#### Exercise goal:
In the forum thread on browser benchmarks below, translate this sentence into Spanish: "JetStream 2 was only introduced in 2019, so for countless older CPUs you will find little or no benchmarks with JetStream 2."

#### Selected excerpt:

• • •

Because Octane 2.0 is older than the new browserbench.org benchmarks, it sometimes makes sense to run Octane 2.0, especially if you want to compare with older CPUs. JetStream 2 was only introduced in 2019, so for countless older CPUs you will find little or no benchmarks with JetStream 2.

You can see that I now score more than 30000 in Octane 2.0. I can easily compare this to how certain CPUs used to score in this benchmark: https://images.anandtech.com/graphs/graph11859/91866.png

For example I can learn that my old Intel i3-3240 in 2022 is almost as fast as an i7 6800K so many years ago, or faster than the i7 5930K so many years ago. Just looking at the browserbench.org benchmarks makes it harder for me to get these kinds of insights.


----------



## lexluthermiester (Aug 1, 2022)

SchumannFrequency said:


> Because Octane 2.0 is older than the new browserbench.org benchmarks, it sometimes makes sense to run Octane 2.0, especially if you want to compare with older CPUs. JetStream 2 was only introduced in 2019, so for countless older CPUs you will find little or no benchmarks with JetStream 2.
> 
> You can see that I now score more than 30000 in Octane 2.0. I can easily compare this to how certain CPUs used to score in this benchmark: https://images.anandtech.com/graphs/graph11859/91866.png
> 
> For example I can learn that my old Intel i3-3240 in 2022 is almost as fast as an i7 6800K so many years ago, or faster than the i7 5930K so many years ago. Just looking at the browserbench.org benchmarks makes it harder for me to get these kinds of insights.


Good points! Far be it for me to tell anyone that just because something is older doesn't mean it's not useful! Using things as long as and if they're useful regardless of age is one of my technological mantras!


----------



## W1zzard (Aug 1, 2022)

Any thoughts on what browser benchmarks to use in future CPU reviews?

In the past I've used Octane, Kraken and WebXPRT

Leaning towards replacing Kraken with JetStream 2


----------



## lexluthermiester (Aug 1, 2022)

W1zzard said:


> Leaning towards replacing Kraken with JetStream 2


Jetstream seems to test nearly everything a browser can do computationally, renders very detailed results and it includes the Octane runtimes so you could omit the Octane tests as well. Could be a good move if that is what you want out of the benchmark.

Question, have you looked at Speedometer as well? The tests it runs cover more user-action oriented tasks than raw computational data.


----------



## SchumannFrequency (Aug 1, 2022)

• • •

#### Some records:
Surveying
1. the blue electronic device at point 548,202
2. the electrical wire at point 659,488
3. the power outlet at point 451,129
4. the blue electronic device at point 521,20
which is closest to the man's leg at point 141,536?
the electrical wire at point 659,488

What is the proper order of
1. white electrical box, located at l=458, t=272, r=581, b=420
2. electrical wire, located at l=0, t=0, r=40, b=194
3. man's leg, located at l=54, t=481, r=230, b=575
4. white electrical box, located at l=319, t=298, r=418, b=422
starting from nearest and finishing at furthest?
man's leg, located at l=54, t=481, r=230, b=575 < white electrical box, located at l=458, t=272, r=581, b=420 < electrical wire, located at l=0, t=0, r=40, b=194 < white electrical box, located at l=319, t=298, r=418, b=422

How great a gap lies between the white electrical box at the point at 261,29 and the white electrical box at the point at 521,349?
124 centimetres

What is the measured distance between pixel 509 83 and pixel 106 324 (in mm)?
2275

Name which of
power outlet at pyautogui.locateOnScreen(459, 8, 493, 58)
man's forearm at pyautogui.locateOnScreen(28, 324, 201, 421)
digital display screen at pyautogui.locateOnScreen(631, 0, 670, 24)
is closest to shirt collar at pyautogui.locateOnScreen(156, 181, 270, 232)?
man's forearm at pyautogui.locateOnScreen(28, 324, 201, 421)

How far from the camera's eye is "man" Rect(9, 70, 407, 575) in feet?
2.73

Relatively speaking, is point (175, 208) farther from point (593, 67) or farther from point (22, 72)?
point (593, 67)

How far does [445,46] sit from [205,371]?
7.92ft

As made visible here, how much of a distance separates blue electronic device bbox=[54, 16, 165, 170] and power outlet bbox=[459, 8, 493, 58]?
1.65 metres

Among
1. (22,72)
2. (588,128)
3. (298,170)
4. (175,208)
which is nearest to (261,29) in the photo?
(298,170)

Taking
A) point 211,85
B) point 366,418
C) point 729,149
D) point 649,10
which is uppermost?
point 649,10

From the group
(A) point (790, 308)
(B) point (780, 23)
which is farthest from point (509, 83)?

• • •

#### Result of the task:
JetStream 2 se introdujo apenas en 2019, por lo que para innumerables CPU antiguas encontrarás pocas o ninguna prueba de rendimiento con JetStream 2.